# TEXT SHOWN:
So, yes, the market has been insane these past few days. Down, up, down, up and little reason behind the huge swings we’re seeing in both directions, other than we’re living in uncertain times and the market hates uncertainty.
What does this mean for your specific situation? As of today, I am suggesting that my clients, who have loans originated with me to “sit tight”. With the current rate environment, we simply need to wait for our moment of opportunity to pull the trigger.
The market gurus are suggesting that we will see “windows of opportunity” in due time. Those may be fleeting. Here is what I’ve told many of my clients calling about refinances to improve their rate, shorten their term, home improvements, debt consolidation or school tuition: If you are considering a change to your home finance situation, you need to be “in position” to take advantage of any rate fluctuation. This will allow you to meet your specific home finance objectives.
What does that mean? If you want to refinance for any of the reasons I listed above, we need to make sure your file is in order and ready to submit. This means I need your loan application completed, credit pulled, all docs in order, supporting information, sent initial disclosures to you for signature, sent your file to underwriting and maybe even started to line up your appraisal.
Then, we wait for the rate that we’ve agreed upon to become available. When it does, I lock it. Does that make sense to you?
I’ll continue to be in touch with relevant information and education, so that you will be an informed consumer. Feel free to share this with anyone that you think would be interested in it. My goal is to have them thank YOU for the introduction.
You’ve no doubt been watching the market and the news regarding the Fed’s interest rate cuts and commitment to purchase $500 billion in Treasuries and another $200 billion in mortgage backed securities. Many thought that this would alleviate the uncertainty and perhaps tame the market volatility. Unfortunately, it did not.
So, what happened?
In a nutshell? Everyone wanted their money at the same time. No, not like a long line of folks standing in line at the ATM waiting to withdrawal their money. Instead, it was big banks and brokerages that had large investments and some of those investments were on credit (or margin accounts). When these banks and brokerages went to pull back their investments or came calling for money that was owed to them, that created a liquidity crunch.
What does that mean? There wasn’t enough purchasing power (meaning actual cash) to make good on all the moves that the market wanted and needed to make. That’s when the Fed stepped in with its $700 billion infusion. But that wasn’t enough, and the market basically freaked out. Add to that there wasn’t anyone interested in buying mortgage backed securities and now those lovely historically low rates that we had for less than a week at the beginning of March are gone.
How Big is the Market for Mortgages?
Barry Habib, the mortgage market guru, of MBS Highway, said in an update a few days ago that there is about $11 trillion in home mortgages in the United States. We originate between $1.75 trillion and $2.1 trillion in lending annually, depending on where interest rates fall. That amount covers both purchase and refinance business. That means that between $175 billion and $200 billion per month in volume is what the entire market for mortgages can handle.
Where Does It Go?

# Items listed in a dataset:

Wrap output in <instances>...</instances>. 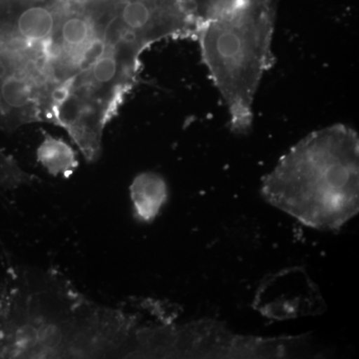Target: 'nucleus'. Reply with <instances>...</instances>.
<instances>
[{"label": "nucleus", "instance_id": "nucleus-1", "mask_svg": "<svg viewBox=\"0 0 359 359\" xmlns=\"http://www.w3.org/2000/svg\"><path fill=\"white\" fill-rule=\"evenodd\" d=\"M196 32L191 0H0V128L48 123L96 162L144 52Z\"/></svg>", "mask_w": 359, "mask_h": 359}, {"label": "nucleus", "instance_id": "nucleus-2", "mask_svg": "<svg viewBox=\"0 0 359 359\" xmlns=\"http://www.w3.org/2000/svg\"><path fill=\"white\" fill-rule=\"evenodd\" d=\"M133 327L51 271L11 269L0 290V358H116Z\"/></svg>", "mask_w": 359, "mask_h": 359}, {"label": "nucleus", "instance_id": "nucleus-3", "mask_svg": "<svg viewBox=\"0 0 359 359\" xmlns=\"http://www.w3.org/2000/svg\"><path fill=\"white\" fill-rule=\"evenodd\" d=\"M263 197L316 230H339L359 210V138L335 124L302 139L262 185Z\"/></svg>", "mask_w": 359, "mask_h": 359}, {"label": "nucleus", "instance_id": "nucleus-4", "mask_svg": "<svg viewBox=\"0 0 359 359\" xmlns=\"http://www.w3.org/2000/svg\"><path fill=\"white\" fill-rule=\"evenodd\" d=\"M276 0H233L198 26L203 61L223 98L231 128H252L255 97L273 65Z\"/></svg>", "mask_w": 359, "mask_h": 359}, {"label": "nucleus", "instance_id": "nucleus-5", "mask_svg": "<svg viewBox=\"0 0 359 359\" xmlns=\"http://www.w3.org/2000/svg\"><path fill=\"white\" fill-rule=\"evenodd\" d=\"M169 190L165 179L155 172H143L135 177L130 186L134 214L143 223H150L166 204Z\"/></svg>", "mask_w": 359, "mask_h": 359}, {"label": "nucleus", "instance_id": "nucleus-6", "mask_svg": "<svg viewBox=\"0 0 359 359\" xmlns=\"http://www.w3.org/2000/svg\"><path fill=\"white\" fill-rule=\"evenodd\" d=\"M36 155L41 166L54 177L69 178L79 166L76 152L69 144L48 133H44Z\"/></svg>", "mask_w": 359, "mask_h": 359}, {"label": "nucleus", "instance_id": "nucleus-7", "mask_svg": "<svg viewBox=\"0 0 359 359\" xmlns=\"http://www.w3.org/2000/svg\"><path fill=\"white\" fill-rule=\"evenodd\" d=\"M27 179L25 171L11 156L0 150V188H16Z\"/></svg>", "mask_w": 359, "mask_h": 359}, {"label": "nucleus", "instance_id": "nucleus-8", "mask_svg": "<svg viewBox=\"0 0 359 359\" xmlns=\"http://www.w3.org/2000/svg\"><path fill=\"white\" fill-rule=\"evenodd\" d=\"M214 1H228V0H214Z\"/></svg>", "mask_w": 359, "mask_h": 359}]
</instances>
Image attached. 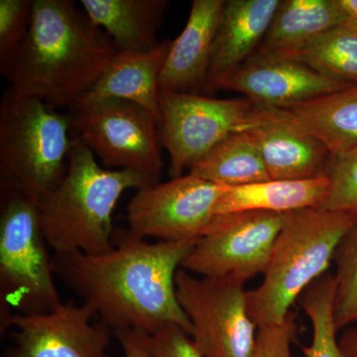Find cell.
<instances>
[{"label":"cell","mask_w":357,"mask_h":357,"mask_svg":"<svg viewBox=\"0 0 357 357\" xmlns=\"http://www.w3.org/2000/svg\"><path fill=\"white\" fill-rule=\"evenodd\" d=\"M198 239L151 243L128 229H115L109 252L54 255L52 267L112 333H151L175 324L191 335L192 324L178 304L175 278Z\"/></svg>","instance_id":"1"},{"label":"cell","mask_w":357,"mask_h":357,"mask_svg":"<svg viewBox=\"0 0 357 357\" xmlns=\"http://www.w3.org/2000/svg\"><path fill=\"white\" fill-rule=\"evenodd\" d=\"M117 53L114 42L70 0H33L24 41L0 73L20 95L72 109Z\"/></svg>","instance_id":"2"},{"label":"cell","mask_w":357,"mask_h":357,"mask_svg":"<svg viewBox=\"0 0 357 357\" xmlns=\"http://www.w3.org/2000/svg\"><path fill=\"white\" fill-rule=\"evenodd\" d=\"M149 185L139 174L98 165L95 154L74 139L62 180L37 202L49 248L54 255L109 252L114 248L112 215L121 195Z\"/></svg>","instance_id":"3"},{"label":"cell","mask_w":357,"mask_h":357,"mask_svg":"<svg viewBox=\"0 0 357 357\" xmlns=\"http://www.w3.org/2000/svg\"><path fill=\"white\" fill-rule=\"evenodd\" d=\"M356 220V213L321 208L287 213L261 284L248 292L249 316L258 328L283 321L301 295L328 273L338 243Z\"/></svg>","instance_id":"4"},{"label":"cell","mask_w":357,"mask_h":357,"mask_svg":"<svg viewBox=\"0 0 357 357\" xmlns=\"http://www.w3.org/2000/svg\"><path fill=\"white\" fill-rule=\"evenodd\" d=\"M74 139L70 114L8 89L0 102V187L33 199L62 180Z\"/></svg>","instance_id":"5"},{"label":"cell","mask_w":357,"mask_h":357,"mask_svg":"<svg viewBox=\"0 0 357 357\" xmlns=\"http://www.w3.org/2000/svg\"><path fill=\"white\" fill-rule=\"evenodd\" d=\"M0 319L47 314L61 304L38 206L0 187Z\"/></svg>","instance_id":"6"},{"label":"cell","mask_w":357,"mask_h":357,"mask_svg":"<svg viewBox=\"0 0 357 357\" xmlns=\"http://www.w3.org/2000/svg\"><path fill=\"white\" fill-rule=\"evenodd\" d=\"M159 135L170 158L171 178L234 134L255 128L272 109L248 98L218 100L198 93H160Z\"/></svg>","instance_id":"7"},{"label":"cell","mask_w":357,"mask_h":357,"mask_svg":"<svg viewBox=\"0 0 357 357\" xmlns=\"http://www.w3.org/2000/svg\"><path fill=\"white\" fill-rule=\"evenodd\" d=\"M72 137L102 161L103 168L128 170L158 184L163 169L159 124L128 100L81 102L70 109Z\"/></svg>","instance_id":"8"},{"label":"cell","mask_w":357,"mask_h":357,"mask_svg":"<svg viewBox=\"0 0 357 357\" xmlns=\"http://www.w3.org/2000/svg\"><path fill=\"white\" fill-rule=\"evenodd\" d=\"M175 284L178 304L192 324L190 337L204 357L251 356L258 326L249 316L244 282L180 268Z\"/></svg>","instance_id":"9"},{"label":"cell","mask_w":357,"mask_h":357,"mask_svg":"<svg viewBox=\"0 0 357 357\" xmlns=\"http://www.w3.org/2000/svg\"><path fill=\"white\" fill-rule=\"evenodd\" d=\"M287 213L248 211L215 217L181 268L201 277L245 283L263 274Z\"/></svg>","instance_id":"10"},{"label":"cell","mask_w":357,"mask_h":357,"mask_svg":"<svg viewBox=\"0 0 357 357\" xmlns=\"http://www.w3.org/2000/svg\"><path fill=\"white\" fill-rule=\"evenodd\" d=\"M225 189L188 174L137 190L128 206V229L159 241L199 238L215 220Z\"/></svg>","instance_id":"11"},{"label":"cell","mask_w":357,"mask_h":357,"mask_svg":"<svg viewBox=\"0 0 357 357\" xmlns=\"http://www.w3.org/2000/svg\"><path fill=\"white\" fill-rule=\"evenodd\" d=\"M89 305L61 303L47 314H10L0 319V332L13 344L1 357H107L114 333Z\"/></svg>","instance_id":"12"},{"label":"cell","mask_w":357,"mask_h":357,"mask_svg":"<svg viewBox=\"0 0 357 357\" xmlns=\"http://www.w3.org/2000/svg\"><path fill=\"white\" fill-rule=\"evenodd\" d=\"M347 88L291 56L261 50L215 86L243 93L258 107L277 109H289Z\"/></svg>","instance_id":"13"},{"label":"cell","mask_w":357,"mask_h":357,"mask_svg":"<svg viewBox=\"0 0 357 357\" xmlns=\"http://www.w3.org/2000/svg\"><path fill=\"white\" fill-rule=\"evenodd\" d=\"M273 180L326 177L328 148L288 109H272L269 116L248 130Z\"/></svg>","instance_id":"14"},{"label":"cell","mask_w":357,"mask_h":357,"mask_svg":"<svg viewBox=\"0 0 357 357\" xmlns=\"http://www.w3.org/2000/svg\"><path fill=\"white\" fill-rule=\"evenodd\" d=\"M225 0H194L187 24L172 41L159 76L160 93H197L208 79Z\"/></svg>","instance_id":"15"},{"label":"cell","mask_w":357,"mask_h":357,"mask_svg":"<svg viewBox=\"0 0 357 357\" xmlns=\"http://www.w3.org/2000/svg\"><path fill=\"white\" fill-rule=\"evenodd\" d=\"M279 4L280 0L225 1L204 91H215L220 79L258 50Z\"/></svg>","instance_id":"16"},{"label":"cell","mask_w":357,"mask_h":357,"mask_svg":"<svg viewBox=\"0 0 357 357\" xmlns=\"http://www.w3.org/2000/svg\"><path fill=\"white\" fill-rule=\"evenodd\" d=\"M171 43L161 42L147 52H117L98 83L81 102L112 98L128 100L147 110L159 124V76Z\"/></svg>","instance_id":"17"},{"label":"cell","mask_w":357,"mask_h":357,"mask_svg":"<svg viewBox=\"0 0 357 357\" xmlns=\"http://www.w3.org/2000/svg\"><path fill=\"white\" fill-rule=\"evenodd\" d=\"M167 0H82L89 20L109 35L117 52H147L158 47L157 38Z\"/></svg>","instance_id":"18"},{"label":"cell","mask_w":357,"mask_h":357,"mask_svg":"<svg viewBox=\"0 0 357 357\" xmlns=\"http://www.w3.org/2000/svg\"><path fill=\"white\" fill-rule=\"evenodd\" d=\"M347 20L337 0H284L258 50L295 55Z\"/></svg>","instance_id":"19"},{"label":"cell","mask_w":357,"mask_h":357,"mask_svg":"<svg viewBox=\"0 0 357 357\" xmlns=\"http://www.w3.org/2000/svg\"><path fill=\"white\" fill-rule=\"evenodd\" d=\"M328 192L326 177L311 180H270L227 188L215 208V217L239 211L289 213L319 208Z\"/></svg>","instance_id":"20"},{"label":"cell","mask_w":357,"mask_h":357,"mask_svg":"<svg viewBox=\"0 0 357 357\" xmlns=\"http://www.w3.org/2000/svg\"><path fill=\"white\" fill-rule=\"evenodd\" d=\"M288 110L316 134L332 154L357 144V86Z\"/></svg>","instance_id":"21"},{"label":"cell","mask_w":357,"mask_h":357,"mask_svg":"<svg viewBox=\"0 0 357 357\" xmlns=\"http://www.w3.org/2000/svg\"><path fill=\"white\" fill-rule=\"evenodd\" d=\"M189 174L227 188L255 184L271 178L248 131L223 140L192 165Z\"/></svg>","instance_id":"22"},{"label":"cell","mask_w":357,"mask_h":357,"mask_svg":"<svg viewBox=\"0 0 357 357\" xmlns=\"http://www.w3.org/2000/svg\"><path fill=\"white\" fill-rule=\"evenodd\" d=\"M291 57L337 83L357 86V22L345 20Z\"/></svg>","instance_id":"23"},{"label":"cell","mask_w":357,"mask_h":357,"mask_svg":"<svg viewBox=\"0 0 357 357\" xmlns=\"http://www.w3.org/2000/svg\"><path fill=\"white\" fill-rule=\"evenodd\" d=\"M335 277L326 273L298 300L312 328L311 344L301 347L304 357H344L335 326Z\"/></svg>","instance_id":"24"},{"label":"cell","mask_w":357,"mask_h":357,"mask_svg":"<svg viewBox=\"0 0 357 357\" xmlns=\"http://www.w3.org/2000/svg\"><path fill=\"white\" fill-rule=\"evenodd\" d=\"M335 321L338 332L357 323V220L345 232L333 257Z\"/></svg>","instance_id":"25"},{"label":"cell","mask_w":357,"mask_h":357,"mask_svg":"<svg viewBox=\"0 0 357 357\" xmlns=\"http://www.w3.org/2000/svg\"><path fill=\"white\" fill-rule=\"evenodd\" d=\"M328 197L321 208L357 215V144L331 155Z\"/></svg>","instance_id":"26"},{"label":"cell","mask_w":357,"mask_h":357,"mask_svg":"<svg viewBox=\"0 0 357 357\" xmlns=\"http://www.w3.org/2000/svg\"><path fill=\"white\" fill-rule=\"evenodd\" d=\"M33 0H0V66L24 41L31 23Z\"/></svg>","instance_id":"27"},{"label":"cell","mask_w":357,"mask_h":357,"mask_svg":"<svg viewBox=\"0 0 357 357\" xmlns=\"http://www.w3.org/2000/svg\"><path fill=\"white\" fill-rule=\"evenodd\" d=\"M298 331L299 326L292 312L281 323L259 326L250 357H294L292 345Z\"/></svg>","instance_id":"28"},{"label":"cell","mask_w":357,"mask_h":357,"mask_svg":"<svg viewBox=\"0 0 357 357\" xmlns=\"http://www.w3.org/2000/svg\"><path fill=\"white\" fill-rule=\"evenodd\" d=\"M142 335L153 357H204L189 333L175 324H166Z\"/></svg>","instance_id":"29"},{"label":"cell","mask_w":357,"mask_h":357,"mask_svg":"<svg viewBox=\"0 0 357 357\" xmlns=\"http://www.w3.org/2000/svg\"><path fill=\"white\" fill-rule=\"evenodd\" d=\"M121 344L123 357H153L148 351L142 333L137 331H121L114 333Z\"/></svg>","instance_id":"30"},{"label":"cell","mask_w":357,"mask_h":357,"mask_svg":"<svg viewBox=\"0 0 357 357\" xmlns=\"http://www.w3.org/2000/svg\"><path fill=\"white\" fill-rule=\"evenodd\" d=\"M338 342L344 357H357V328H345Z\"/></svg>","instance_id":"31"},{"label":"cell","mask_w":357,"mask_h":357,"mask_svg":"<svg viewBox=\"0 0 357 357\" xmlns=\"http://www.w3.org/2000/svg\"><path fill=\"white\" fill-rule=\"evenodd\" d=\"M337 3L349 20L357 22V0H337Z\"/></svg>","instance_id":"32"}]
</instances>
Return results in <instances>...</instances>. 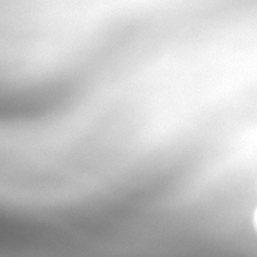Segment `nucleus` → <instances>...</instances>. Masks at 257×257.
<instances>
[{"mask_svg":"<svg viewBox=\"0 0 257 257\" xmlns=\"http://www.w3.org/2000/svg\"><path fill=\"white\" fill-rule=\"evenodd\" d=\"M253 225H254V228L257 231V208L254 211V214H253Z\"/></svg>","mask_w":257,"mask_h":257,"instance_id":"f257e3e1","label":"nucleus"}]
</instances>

# WHAT YOU WILL DO:
From the post about the mortgage market, extract the passage starting at "How Big is the" and ending at "mortgages can handle.".

# WORKED SOLUTION:
How Big is the Market for Mortgages?
Barry Habib, the mortgage market guru, of MBS Highway, said in an update a few days ago that there is about $11 trillion in home mortgages in the United States. We originate between $1.75 trillion and $2.1 trillion in lending annually, depending on where interest rates fall. That amount covers both purchase and refinance business. That means that between $175 billion and $200 billion per month in volume is what the entire market for mortgages can handle.